> Could you make the claim that F-Droid is actually safer that "Google Play Store"

That is essentially the assertion that we made in the prequel to this post (at https://f-droid.org/en/2025/09/29/google-developer-registrat...).

> But how much malware has been distributed via F-Droid versus "Google Play Store"

There's been only a single case of malware that we know of that has slipped into distribution on F-Droid (through a supply-chain attack on a transitive dependency), and it was caught within a day. So if we were feeling glib, we might have made the claim that "there is over 224 times as much malware on the Play Store than on F-Droid".

To me, the question is not even relevant. Whatever the quality of f-droid,each use should be free to decide if they want to use it or not without Google having a life or death choice on the app that you want to use.

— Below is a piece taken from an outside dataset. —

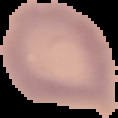 Cell region segmented out of the field of view; the surrounding area is masked to black. From a thin blood film. Image is 118×118 pixels. Malaria status: uninfected.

Google themselves have mentioned that about half of all malware is installed through their Play Store.

Why would one make this claim

Because Google is suggesting that "malware" is a motivation/reason/justification for their new "sideloading" policy

It can be useful to show that Google's alleged justification is bogus

Yes, software on F-droid is free and reviewed for anti-features before publishing. Google Play has the worst, ad ridden, dark pattern filled, data guzzling, subscription packed, commercial slop with no real oversight on what gets published. Malware frequently gets on the Play Store, never heard of it being a problem on F-Droid.

The freedom of installing whatever you want indeed brings more opportunity to come across malware, but as long as you lose the freedom, it's up to Google to decide which apps are "safe", which are not. Google will be the only, sole source of apps, they control everything.

It's not about immediate safety, it's about safety in the long run.

I don't even understand how this is an interesting or relevant point. "Can I install what I want on my service how and when I want" is the end of the conversation.